Treated: Left, Unreated: Right – Merritt’s almond trial block shows notable differences in treated trees versus untreated trees during nut set just before harvest.

Merritt’s focus is precision plant nutrition. When the plant needs something, it needs to receive what it wants, when it wants it. A lot of the chemistry that happens in this scenario is through a biological fermentation. Instead of waiting for the soil to break down nutrition, Axiom provides a way where that step is already done, and the nutrients are available to the plant immediately.
Merritt has two trials blocks, one on each side of Fresno County. One is 40 acres of kiwis, the other 120 acres of almonds. Both of these blocks were losing either their trees or vines to phytophthora— a water mold that happens in water-logged soils, and that damages ecosystems and can have devastating effects on crops. The year before Merritt started the trial, the kiwi growers had lost 20% of their vines to phytophthora. The almond growers had lost just over 10% of the trees to the mold.

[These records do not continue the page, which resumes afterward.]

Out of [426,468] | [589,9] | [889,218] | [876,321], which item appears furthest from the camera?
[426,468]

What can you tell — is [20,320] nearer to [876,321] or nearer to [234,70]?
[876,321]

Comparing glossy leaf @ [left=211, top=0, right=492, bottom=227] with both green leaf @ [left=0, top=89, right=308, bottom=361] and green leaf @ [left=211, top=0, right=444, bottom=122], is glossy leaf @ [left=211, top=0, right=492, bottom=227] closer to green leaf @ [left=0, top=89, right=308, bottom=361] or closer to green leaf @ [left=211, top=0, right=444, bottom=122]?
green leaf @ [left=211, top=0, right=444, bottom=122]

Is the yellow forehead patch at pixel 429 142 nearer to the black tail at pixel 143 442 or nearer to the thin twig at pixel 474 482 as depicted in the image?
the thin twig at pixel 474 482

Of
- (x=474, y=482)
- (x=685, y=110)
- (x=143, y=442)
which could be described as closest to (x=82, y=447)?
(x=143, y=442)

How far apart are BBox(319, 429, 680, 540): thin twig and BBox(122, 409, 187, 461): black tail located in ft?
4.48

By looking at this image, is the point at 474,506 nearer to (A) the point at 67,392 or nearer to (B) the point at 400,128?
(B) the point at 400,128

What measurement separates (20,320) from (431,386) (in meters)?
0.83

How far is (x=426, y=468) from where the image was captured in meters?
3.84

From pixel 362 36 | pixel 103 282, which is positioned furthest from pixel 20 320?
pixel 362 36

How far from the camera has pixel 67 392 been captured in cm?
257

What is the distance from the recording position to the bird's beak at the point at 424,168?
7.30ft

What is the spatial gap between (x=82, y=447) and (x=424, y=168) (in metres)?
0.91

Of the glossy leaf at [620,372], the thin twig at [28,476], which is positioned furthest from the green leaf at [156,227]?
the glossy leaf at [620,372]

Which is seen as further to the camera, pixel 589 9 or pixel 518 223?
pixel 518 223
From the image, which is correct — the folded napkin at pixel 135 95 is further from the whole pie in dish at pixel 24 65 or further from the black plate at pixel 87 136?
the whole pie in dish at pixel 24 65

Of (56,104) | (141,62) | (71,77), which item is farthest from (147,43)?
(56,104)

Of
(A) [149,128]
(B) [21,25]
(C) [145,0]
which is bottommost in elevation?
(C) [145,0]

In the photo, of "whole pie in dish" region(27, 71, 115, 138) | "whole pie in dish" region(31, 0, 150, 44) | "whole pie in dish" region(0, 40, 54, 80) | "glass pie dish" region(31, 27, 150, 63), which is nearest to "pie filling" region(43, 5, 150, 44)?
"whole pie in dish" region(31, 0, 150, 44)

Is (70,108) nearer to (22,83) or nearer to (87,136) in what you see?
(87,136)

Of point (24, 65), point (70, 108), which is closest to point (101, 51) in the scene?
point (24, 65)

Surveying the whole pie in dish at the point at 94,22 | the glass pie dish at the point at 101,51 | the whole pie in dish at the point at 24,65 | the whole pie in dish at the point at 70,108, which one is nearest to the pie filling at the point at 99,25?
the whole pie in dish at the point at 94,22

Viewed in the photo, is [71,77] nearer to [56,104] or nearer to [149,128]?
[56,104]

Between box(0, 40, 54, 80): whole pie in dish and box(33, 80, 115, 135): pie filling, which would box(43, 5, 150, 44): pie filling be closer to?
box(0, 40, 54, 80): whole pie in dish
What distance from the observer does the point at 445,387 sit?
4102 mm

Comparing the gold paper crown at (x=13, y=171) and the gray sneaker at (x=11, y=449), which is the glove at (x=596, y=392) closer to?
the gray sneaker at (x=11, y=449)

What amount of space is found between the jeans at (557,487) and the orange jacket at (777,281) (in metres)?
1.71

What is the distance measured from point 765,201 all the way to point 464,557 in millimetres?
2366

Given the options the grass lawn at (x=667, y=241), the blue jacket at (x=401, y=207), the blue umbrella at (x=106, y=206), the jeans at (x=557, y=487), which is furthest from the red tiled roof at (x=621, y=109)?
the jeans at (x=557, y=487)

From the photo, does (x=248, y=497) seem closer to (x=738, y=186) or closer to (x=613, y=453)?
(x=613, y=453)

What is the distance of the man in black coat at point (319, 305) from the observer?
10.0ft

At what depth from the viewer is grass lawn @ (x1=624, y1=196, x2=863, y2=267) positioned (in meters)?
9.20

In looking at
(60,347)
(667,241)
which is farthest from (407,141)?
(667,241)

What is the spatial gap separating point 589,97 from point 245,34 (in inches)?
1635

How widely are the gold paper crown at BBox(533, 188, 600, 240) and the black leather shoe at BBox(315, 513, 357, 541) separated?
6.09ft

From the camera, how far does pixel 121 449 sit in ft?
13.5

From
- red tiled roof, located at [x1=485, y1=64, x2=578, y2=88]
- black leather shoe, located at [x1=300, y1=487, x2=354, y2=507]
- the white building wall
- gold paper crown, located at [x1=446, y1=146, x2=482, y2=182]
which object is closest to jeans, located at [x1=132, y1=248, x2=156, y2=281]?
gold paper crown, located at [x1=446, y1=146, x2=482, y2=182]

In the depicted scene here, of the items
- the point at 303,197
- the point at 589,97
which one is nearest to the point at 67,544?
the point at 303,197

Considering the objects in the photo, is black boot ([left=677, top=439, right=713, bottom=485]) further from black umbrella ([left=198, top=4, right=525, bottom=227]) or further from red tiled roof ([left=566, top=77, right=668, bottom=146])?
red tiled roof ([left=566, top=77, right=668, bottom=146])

“Many things that help the plant grow are deterrents or in competition with things that break down the plant or kill the plant,” explains Merritt.

In order to remedy this, there are three points that Axiom products must hit. The first is to open up the soil to increase water infiltration so that a field doesn’t have standing water, but still has good water holding capacity. The second is to introduce the proper biology that competes with the phytophthora fungus. And the third is to provide an increase in carbon dioxide production that is antagonistic to phytophthora growth.

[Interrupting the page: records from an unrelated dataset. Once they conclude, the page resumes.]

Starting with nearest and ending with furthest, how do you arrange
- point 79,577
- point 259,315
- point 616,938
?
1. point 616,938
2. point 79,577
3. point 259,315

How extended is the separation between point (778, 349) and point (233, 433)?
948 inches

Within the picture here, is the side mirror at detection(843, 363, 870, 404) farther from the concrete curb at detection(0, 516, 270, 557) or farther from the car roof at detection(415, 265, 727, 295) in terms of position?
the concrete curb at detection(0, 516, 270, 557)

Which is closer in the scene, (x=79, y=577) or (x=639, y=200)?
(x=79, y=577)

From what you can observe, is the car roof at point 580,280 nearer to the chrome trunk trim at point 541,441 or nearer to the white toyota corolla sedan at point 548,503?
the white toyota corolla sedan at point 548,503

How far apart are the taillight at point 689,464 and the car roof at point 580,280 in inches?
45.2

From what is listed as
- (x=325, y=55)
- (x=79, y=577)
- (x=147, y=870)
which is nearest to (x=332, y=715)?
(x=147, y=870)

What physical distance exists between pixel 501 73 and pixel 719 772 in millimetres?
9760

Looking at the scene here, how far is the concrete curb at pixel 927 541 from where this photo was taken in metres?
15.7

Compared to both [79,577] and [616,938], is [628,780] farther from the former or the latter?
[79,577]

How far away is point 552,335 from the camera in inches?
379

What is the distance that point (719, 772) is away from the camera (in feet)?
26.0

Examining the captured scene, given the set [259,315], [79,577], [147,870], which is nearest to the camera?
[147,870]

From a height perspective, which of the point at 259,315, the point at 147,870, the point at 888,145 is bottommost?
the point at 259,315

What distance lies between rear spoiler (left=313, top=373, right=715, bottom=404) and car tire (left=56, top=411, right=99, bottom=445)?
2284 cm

Fast forward one year after the start of the trial, and both the growers and Merritt are more than pleased with the results— only three kiwi vines needed to be replaced, and not a single almond tree was lost. Due to the three lost vines, there was some aborted kiwi fruit. The second year, there was no dropped kiwi due to phytophthora. Over the course of those same two years, the almond yield increased over 180 pounds per acre.

“And that was just through biology,” says Merritt, proudly. “Not through any other chemical nutrition.”

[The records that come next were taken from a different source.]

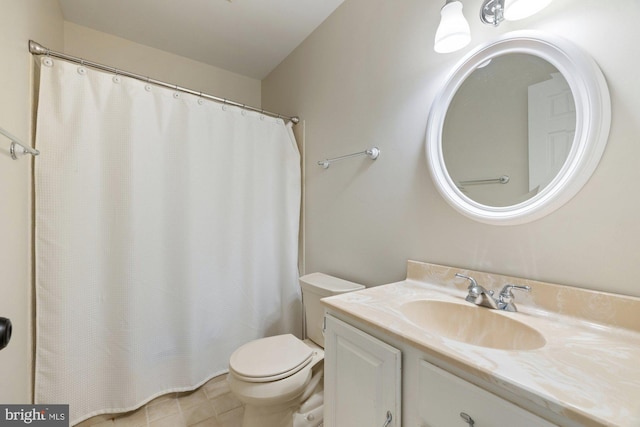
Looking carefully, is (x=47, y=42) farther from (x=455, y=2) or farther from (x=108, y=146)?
(x=455, y=2)

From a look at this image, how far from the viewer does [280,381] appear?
45.8 inches

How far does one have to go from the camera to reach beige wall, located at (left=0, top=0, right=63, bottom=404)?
0.92 meters

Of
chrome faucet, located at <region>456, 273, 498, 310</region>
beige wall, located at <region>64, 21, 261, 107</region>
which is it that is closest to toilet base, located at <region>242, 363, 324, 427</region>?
chrome faucet, located at <region>456, 273, 498, 310</region>

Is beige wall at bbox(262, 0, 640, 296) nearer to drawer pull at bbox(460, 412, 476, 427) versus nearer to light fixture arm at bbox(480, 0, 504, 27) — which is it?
light fixture arm at bbox(480, 0, 504, 27)

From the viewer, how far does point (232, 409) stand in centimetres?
149

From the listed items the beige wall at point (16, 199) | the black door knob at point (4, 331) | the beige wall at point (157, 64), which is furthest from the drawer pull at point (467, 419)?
the beige wall at point (157, 64)

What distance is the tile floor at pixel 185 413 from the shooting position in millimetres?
1379

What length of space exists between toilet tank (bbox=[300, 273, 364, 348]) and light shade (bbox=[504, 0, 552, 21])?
1.28 m

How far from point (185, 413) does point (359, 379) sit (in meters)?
1.26

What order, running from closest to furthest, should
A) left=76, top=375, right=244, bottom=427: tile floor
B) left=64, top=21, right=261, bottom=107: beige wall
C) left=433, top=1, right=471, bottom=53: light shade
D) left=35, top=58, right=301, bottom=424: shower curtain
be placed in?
left=433, top=1, right=471, bottom=53: light shade, left=35, top=58, right=301, bottom=424: shower curtain, left=76, top=375, right=244, bottom=427: tile floor, left=64, top=21, right=261, bottom=107: beige wall

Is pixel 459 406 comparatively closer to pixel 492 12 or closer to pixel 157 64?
pixel 492 12

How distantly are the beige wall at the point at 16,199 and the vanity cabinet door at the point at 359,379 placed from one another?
3.78 ft

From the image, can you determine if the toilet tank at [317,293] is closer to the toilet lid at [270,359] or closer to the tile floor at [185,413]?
the toilet lid at [270,359]

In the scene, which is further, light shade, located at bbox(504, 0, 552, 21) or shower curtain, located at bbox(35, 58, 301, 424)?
shower curtain, located at bbox(35, 58, 301, 424)
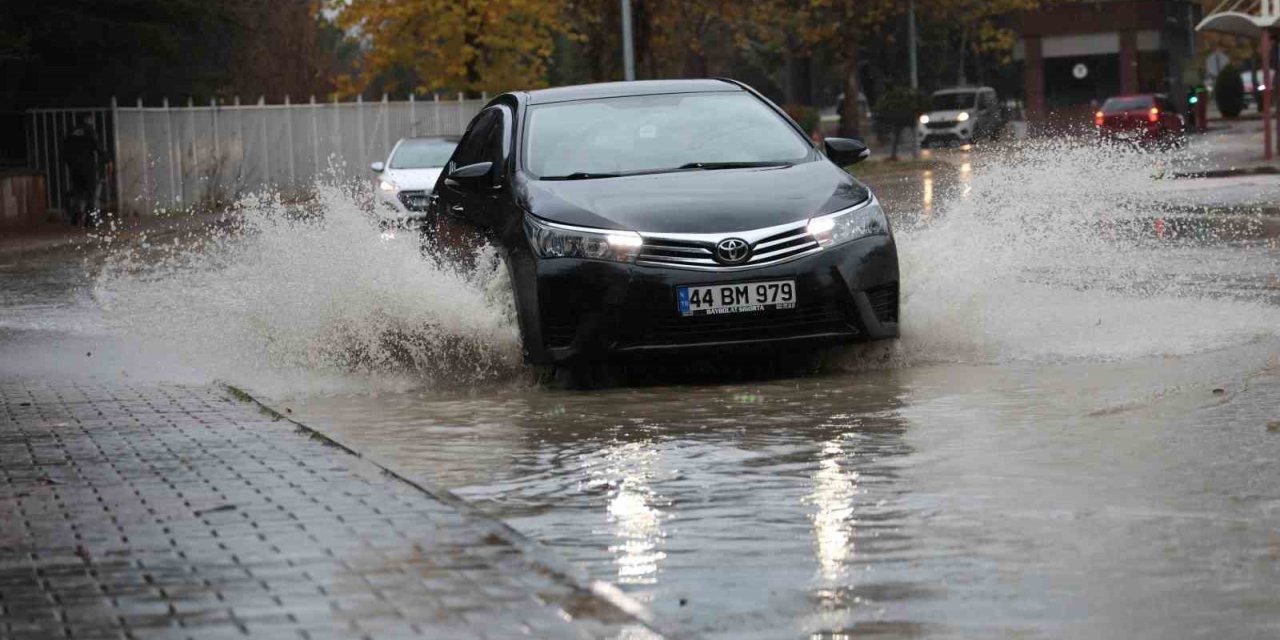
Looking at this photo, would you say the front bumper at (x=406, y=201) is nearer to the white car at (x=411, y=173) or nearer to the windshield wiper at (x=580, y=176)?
the white car at (x=411, y=173)

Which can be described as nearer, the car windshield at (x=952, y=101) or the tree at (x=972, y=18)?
the car windshield at (x=952, y=101)

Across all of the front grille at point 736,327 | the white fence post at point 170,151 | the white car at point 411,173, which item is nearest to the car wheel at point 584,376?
the front grille at point 736,327

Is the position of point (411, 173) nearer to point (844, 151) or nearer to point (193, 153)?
point (193, 153)

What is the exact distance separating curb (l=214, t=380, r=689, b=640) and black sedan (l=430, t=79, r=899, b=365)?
2.03 m

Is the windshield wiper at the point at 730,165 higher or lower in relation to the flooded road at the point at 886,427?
higher

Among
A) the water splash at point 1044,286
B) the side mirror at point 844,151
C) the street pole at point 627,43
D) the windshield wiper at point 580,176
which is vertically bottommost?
the water splash at point 1044,286

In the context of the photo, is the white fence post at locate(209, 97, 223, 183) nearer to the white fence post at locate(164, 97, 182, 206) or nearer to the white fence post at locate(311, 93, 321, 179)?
the white fence post at locate(164, 97, 182, 206)

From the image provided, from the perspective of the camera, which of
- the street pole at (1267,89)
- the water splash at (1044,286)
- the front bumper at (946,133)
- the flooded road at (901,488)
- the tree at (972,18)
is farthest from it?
the tree at (972,18)

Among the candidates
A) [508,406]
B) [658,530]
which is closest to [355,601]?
[658,530]

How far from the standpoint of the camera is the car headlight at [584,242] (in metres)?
9.69

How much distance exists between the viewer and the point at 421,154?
87.6 ft

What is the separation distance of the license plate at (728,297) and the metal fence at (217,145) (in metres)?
28.1

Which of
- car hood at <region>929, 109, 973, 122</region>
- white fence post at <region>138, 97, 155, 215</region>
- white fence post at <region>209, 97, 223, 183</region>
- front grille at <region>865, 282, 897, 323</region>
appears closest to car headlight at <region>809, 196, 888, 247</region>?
front grille at <region>865, 282, 897, 323</region>

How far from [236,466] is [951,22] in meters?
72.8
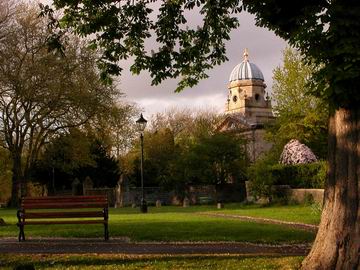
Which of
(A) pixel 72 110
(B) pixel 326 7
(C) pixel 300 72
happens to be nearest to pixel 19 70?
(A) pixel 72 110

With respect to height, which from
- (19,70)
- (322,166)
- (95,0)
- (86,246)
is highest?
(19,70)

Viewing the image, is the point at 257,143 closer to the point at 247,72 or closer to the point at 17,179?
the point at 247,72

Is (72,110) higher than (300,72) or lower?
lower

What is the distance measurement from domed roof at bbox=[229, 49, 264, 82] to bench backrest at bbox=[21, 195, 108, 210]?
89.8m

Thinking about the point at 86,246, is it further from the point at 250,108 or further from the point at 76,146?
the point at 250,108

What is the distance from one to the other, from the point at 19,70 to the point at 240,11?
94.9 feet

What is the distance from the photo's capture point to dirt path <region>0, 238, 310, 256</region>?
10.9 meters

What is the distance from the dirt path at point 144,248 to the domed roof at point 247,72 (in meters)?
91.0

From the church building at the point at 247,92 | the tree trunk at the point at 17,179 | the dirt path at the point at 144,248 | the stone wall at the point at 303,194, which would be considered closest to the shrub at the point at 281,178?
the stone wall at the point at 303,194

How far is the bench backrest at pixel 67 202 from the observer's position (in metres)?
13.7

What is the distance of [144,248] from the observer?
1152 centimetres

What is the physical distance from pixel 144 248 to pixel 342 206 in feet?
16.1

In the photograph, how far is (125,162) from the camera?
65375 millimetres

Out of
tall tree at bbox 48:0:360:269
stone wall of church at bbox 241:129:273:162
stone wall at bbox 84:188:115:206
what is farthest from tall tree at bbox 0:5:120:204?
stone wall of church at bbox 241:129:273:162
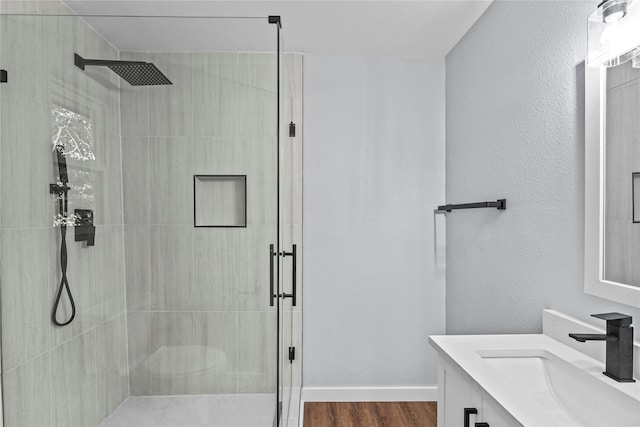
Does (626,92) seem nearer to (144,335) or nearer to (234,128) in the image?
(234,128)

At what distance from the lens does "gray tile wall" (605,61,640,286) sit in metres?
1.22

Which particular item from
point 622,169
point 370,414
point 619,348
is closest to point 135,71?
point 622,169

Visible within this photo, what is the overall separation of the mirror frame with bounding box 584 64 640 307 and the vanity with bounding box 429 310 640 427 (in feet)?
0.54

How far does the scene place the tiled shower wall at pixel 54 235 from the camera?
1.69 meters

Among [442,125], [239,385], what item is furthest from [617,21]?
[239,385]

Not only that, but both growers have seen a 25% reduction in their pesticide bills due to the need of fewer inputs.

One of the principles Merritt uses is that over-nitrified growth is actually weak growth, which makes a plant highly susceptible to pest pressures. But, if that abundance of nitrogen is converted to a protein within the plant, then pests cannot digest it, resulting in a healthy plant that contains plenty of nitrogen, but in a protein form as opposed to a nitrate form.
“We’re making the tree so healthy that most insect pests are not attracted to it,” says Merritt.

One step further is using biology to open up the phloem transport of the plant through different triggers in the soil, making the above process faster and more efficient.

A comparison of nut size in treated versus untreated trees in a Fresno trial block.

It has been three years since Axiom Ag entered the scene. And while Merritt will be the first person to admit there is no silver bullet in agriculture that will magically fix anything, the right products used in proper conjunction with one another can produce improved results. The company has 20,000 acres in California— from lettuce to blueberries and pistachios, to cherries, citrus, kiwis, almonds, and more— using its products in one form or another.

“Depending on whose realm we’re in, I’m either doing really well, or I’m still really small,” laughs Merritt.

That three-year milestone also marks the company’s first full crop cycle.

“Whenever you have problems, especially in permanent planting, the first year is dedicated to fixing the soil. The next year is the roots, and the following year is fixing the tree,” says Merritt.

“Whenever you’re fixing an issue in a permanent field, it usually takes three years to see the effects of what you’re doing. It’s been exciting to see the results come through; it’s been very favorable.”
In addition to growing his company and being a resource for growers, Merritt hopes to return to farming his own land as well.